Perienne was awarded a scholarship to study for a masters in drawing at the Royal Drawing School in London in 2006, where she received the Chairman’s first prize for her end of year exhibition, which included images that were to be the sparks for the work shes creates today; a bridge between the observed world, dream and imagination.
She is now senior teaching faculty at the Royal Drawing school, where she runs courses that emphasise this cross over from observation into imagination.
She has exhibited nationally and internationally, including at the Royal Academy of Arts, Buckingham Palace and Christie’s in New York and her work is held in many public and private collections.
EMMA SHEEHY
Emma creates imaginative spaces that are escapist, funny and folkloric. They are filled with a somewhat weaponised naivety. Often drawing upon medieval-inspired imagery she likes to build up a collection of creatures to play with again and again in sculptures. Her work reaches back through time to conjure ancient ritual, symbols and stories closely linked to the land and the natural environment. Emma is influenced by mythology, medieval manuscripts and awkward public interactions.
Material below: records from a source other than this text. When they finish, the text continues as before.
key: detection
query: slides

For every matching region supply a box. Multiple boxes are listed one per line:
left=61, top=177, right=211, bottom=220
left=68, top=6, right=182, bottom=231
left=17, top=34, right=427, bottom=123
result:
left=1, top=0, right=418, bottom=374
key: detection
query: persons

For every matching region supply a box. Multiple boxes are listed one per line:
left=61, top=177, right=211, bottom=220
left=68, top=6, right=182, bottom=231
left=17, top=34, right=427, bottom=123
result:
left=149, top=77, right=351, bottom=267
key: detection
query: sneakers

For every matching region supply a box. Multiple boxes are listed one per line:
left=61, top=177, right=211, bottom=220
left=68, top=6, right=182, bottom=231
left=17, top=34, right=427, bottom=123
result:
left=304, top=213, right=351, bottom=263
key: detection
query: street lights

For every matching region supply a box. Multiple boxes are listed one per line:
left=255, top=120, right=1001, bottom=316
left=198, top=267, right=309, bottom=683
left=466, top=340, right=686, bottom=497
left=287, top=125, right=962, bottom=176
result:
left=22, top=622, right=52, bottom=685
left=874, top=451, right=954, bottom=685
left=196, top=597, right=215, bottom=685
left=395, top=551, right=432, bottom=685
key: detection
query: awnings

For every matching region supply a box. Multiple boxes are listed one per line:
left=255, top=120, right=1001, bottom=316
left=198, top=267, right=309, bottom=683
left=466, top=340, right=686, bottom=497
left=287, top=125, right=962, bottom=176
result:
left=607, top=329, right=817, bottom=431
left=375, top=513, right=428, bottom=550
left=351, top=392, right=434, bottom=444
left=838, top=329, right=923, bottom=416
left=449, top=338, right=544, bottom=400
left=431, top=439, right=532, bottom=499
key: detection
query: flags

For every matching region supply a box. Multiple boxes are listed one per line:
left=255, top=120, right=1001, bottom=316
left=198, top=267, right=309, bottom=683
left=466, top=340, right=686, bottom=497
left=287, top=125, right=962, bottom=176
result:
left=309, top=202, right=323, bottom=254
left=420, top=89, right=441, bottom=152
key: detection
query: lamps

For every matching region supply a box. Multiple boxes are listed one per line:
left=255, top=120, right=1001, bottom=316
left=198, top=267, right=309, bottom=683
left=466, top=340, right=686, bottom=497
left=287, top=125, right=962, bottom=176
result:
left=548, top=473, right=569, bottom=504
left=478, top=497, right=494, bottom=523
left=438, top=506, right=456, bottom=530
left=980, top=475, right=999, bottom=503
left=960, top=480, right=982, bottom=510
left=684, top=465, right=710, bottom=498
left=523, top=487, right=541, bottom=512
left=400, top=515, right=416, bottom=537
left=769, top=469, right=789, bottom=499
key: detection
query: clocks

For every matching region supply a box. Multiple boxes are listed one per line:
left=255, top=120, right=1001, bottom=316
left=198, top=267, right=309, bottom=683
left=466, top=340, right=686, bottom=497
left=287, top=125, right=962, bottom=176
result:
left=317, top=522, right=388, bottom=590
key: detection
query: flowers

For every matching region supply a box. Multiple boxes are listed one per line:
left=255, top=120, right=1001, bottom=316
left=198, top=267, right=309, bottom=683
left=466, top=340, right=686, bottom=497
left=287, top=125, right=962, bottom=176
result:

Emma is interested in relief carving – a way of making that speaks to the screen, the book and story telling. She uses her research as a means of understanding the present. The strange creatures she creates complicitly smile at our contemporary moment and the repeating patterns we find ourselves in. They seek to communicate that to love is a freedom from pain.
Making work that privileges love has influenced her commitment to producing sculpture that is sustainably minded – mostly out of wood and carefully sourced materials.
AMY AUSTIN
Sussex-based artist, Amy Austin, reflects her profound fascination with the art of storytelling through her paintings. Drawing inspiration from folklore and mythology, she delves into the realm of the female experience within various environments. These figures inhabit their own alternate universe, where the written word, be it her own or that of others, serves as a source of inspiration. Within Amy’s work, she interweaves narratives, enabling characters to traverse their own stories while simultaneously uncovering personal mythologies.
Each layer of paint enables narratives to shape themselves, creating an evolving visual tapestry. Figures may be conjured from the subtle suggestion of a face formed by staining on the canvas or the way that water has pooled on paper.
Ultimately, Amy’s artwork serves as a conduit between the ethereal realms of folklore and mythology and the tangible world we inhabit. It invites viewers to immerse themselves in a realm of visual storytelling, where the boundaries of reality and imagination blur.
Amy studied with the Royal Drawing School on their Online Drawing Development Year in 2022 and completed her MA in Fine Art in 2024. She has exhibited works at Green and Stone Gallery, Bermondsey Project Space and Glyndebourne Opera House and was shortlisted for the Waverton Art Prize 2024.
AMARANTA PENA
Amaranta has always been captivated by the magical worlds of stories and myths told by grandparents. As a guardian of this fabric woven from words seeped in knowledge, she watch for glimpses of it in paintings, illustrations and ceramics that she might pass it along to the generations which follow.
Amaranta was born in Quito, Ecuador and completed her bachelor's degree in Applied Anthropology at the Politecnica Salesiana University. Her interests in holistic well-being and liberal arts education led her to explore the fine arts and crafts of different cultures. Amaranta immerses herself within their narrative seeking the shared invisible points of departure and arrival.
The materials she uses have become a principal part of her practice. The process of transforming a piece of rock into pigment is a manifestation of the connection with the primordial. Amaranta’s most recent works comprise an immersion in the realm of miniature painting using ink and watercolours.